» Set of tasks
1/ According to the passage on the Woody Guthrie Foundation, why were many of Woody Guthrie's lyrics left without melodies after his death?
2/ From the passage on the Woody Guthrie Foundation, copy out everything from "The foundation's archives were" down to "Best Historical Album.".

= Woody Guthrie Foundation =

The Woody Guthrie Foundation, founded in 1972, is a non-profit organization which formerly served as administrator and caretaker of the Woody Guthrie Archives. The Foundation was originally based in Brooklyn, New York and directed by Woody Guthrie's daughter Nora Guthrie.

The foundation's archives were acquired by the Tulsa-based George Kaiser Foundation. in 2013. The Center officially opened on April 27, 2013.

The Woody Guthrie Center features, in addition to the archives, a museum focused on the life and the influence of Guthrie through his music, writings, art, and political activities. The museum is open to the public.

On September 6, 2007, Woody Guthrie Publications, in cooperation with the Woody Guthrie Foundation released The Live Wire: Woody Guthrie in Performance 1949, accompanied by a 72-page book describing the performance and the project. Paul Braverman, a student at Rutgers University in 1949, made the recordings himself using a small wire recorder at a Guthrie concert in Newark, New Jersey. On February 10, 2008, the release was the recipient of a Grammy Award in the category Best Historical Album.

== The Woody Guthrie Archives ==
Dedicated to the preservation and dissemination of information about Guthrie's vast cultural legacy, the Woody Guthrie Archives houses the largest collection of Woody Guthrie material in the world. The archives opened to the public in New York City in 1996. The archives were subsequently moved to the new Woody Guthrie Center in Tulsa, Oklahoma in 2013.

The archives are open only to researchers by appointment. The archives contains thousands of items related to Guthrie, including original artwork, books, correspondence, lyrics, manuscripts, media, notebooks, periodicals, personal papers, photographs, scrapbooks, and other special collections.

Nora Guthrie opened up the Foundation's archives to musicians of many types, who she encouraged to write and record music for the many hundreds of Woody Guthrie's written lyrics. Following Woody Guthrie's death, many of these lyrics were without surviving melodies, as Woody did not write musical notation and never recorded (or taught anyone) the majority of his original compositions.

In 1995, Nora Guthrie had invited alternative folk-rocker Billy Bragg to select some lyrics from the archives to be set to music and then to be recorded commercially. Bragg then invited the alt-country band Wilco to help complete the project. Wilco and Bragg released 2 acclaimed "Mermaid Avenue" albums in 1998 and 2000, using Woody's lyrics set to their own musical compositions. Also, a film documentary Man in the Sand. was released documenting not only the making of the Mermaid Avenue albums but also Bragg's exploration of Woody Guthrie's origins in hometown Okemah, Oklahoma. Many other collaborative projects by others have followed.

» Stored data
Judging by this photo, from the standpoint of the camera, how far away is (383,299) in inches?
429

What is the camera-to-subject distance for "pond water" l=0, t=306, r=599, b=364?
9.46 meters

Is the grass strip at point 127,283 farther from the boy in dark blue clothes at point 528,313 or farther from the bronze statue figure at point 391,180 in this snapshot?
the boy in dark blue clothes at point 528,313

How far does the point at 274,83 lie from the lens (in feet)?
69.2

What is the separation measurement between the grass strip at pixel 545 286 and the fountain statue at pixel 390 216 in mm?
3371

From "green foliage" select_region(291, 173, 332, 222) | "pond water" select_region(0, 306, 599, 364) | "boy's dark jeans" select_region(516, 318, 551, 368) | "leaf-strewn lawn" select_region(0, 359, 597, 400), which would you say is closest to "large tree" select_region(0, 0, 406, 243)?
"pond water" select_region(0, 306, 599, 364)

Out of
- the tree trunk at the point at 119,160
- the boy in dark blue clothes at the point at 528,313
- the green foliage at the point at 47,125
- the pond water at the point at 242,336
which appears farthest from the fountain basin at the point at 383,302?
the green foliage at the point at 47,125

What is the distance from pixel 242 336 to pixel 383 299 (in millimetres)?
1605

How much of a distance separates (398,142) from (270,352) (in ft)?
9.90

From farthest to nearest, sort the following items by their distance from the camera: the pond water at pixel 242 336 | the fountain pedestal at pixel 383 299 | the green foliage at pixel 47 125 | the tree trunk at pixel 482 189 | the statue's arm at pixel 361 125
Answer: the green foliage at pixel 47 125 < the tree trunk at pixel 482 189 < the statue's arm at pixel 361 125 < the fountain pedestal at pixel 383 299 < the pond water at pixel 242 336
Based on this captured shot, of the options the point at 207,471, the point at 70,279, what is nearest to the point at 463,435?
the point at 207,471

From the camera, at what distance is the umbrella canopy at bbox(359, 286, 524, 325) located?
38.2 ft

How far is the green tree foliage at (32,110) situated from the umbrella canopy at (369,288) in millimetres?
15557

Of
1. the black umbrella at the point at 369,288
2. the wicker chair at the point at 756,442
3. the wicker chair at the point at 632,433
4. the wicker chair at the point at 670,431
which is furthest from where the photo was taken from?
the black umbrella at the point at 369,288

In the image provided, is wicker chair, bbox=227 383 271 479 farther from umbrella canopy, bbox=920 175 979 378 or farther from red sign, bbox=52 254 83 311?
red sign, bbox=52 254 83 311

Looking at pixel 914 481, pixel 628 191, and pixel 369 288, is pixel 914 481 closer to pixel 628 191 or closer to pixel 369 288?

» Answers to the tasks
1/ Many of his lyrics had no surviving melodies because he did not write musical notation. He also never recorded, or taught anyone, most of his original compositions.

2/
The foundation's archives were acquired by the Tulsa-based George Kaiser Foundation. in 2013. The Center officially opened on April 27, 2013.

The Woody Guthrie Center features, in addition to the archives, a museum focused on the life and the influence of Guthrie through his music, writings, art, and political activities. The museum is open to the public.

On September 6, 2007, Woody Guthrie Publications, in cooperation with the Woody Guthrie Foundation released The Live Wire: Woody Guthrie in Performance 1949, accompanied by a 72-page book describing the performance and the project. Paul Braverman, a student at Rutgers University in 1949, made the recordings himself using a small wire recorder at a Guthrie concert in Newark, New Jersey. On February 10, 2008, the release was the recipient of a Grammy Award in the category Best Historical Album.